Friday, 30 November 2012

Barbara


It can’t be overstated as to how subtle this film is. Like a puzzle or an enigma you are given clues as to what is happening and has happened, and who each person is in the story and what their significance is. It just takes on e further piece of information for that all to change, rather like the game Go really. The board can change from black to white, or vice versa with the introduction of piece in a particular place at a particular time. Maybe that is the best way for there to be more showing and less telling. The thing is as well here is that even when people do tell, you’re not entirely sure that they’re telling the truth.
Such is the world in Barbara, a film set inEast Germany in 1980. We are not in Berlin; we are in the provinces, away from the bright lights and the big decisions. The eponymous Barbara is a hospital doctor and we see her start a job in a new hospital, somewhat under a cloud. As I said we are left to discover how she got to get where she is, somewhat. She as well is less than happy and not too easy to trust at the beginning of the film.
We see as the film progresses that Barbara is subject to her flat and herself being searched by the police. It is these goings on that explains her nature and how she would not fully trust someone that she has only just met. We know now how insidious the workings of the Stasi were in East Germanyand we also know about how ordinary people were only to willing to inform on their friends and neighbours. I don’t know what it says about human nature when you hear that in a large number of cases this was done without a tangible reward.
The message from this film is all about choices and how those choices can give you a certain amount of freedom. It’s also about how people can enact change not just by change what’s around them by changing themselves as well. Sometimes for things and prospects to change perspective and position needs to change as well, maybe sometimes as well it’s only the slightest change that is required. I urge you to see this film.

Friday, 9 November 2012

Skyfall

Cinema these days seems to be obsessed by numbers. How many people have seen a film, how much did it make, how many Oscars did it win? We also see now that this is the 23rd Bond film, or the 25th, the series has been going for 50 years. That’s fifteen more than Star Wars, with six films, soon to be seven. Bond seems far more prolific even though the Quantum of Solace seems so long ago now and seemed such a long film as well.

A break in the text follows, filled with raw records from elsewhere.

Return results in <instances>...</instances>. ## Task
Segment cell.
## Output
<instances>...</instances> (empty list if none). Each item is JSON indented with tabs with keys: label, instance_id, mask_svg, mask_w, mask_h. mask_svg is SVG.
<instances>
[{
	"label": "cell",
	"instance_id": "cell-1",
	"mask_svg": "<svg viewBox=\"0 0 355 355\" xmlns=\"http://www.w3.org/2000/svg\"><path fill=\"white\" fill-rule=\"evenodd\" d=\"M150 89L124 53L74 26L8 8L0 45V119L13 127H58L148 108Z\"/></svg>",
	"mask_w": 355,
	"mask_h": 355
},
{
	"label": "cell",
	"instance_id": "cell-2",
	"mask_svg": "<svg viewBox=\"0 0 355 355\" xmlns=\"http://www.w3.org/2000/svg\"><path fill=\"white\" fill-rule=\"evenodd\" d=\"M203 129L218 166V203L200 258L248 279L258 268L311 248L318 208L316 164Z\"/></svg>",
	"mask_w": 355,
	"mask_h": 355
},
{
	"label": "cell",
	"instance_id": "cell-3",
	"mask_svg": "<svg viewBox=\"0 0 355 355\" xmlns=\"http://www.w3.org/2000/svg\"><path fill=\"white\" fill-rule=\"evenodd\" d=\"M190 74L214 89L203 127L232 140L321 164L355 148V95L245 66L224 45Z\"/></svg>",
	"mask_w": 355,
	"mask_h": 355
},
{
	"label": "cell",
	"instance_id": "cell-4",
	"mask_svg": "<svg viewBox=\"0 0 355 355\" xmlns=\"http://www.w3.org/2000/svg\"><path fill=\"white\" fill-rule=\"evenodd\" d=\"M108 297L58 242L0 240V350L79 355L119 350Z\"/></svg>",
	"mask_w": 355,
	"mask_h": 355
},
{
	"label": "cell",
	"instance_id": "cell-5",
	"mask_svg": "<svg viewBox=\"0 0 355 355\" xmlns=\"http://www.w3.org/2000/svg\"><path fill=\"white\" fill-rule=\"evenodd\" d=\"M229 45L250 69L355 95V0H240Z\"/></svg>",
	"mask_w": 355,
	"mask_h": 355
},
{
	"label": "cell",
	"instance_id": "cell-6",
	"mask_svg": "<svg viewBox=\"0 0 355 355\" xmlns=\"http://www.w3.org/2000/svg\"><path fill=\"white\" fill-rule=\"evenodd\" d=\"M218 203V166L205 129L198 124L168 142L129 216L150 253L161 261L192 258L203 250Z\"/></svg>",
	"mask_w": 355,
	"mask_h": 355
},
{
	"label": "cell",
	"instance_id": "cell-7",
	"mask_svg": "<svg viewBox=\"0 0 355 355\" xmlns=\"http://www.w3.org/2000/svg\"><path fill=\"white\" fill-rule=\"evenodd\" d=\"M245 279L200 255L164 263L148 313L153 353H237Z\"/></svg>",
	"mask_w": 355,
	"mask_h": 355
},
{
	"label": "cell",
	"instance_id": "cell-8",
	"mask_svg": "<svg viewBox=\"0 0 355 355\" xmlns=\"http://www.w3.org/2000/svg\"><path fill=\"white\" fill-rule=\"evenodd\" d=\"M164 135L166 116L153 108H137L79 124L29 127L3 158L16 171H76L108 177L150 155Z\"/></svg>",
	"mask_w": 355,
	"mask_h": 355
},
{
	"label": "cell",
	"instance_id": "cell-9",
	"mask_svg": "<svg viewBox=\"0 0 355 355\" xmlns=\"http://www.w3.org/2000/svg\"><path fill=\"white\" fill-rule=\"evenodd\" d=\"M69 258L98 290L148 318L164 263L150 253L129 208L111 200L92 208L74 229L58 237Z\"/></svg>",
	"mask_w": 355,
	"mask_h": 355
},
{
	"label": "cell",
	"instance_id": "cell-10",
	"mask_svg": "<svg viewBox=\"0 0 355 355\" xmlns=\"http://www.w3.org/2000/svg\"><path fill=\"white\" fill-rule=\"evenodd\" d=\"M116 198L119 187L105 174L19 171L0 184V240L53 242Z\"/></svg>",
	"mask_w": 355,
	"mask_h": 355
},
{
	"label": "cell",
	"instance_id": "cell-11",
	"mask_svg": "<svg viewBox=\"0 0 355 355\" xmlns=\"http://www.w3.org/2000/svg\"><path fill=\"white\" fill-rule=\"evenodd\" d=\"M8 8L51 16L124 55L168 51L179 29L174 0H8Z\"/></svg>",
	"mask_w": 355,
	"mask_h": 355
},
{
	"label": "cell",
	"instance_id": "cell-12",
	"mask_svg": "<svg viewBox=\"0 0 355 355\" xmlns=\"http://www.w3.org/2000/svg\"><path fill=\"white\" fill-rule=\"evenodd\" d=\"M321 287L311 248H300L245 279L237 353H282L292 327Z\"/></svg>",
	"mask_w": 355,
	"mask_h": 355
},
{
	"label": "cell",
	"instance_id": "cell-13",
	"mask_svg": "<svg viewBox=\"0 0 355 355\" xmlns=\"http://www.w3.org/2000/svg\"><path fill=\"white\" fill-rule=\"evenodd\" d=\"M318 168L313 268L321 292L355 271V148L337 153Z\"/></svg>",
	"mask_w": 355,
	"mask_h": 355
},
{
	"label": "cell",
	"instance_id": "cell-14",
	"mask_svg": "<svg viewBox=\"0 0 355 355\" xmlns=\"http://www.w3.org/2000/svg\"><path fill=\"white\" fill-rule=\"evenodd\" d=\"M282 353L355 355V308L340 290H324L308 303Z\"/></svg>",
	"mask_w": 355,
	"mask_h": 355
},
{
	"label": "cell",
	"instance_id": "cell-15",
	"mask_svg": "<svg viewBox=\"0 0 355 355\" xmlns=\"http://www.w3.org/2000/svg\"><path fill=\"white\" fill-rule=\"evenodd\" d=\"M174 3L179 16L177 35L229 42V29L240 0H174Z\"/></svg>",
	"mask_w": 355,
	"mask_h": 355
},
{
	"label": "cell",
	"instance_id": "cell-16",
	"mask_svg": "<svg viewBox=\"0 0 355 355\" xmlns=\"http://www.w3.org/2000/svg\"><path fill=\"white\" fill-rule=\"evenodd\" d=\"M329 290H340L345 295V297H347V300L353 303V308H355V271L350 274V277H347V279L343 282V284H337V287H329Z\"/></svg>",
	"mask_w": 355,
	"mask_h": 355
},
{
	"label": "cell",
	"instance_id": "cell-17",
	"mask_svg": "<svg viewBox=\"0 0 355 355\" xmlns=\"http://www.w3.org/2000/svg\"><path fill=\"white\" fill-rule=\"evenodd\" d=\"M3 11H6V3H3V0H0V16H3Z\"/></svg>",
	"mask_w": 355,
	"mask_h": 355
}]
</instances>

On the other hand Skyfall seems to fly by. As with the Bonds of old the locations stack up, Istanbul, somewhere in South East Asia, Shanghai, Macau and the London Underground, etc. He visits a casino, he drinks a vodka martini, he’s given gadgets by Q, all as you would expect. In all the years of the Bond films he’s met with the uber-villain and has had a verbal spar with them. I don’t recall thigh caressing and overt flirting between them, hello!

In Sam Mendes’s hands as well we have a bit more character development of Bond and M. This is all a bit curious though as we were presented with a new agent in Casino Royale and now we have this grizzled old agent in this film. Judi Dench develops her role as M for mother, but then M has always been able to make Bond feel like a naughty schoolboy. I would say more but then I would be shot for it.

I did enjoy the film; it is after all at the top end of recent Bond films. I did also keep being reminded of the World Is Not Enough, Bond back story, M back story, Istanbul, explosions. The World Is Not Enough had Scots playing Russians; Skyfall has an Irishman playing a Scot. That’s not unique in the history of Bond though.

The film is as well beautifully shot, there are some gorgeous shots of Scotland, breath-taking views of Shanghai and exhilarating sequences in Istanbul. I also loved how the seeds were sown for Bond films in the future as well as reaching back to the past. It was also good to see a classic Aston Martin back, even though it was really shoe horned in. Bond has some of his swagger back, but this film also retains some of the recent seriousness, therefore reflecting today’s serious times, to an extent.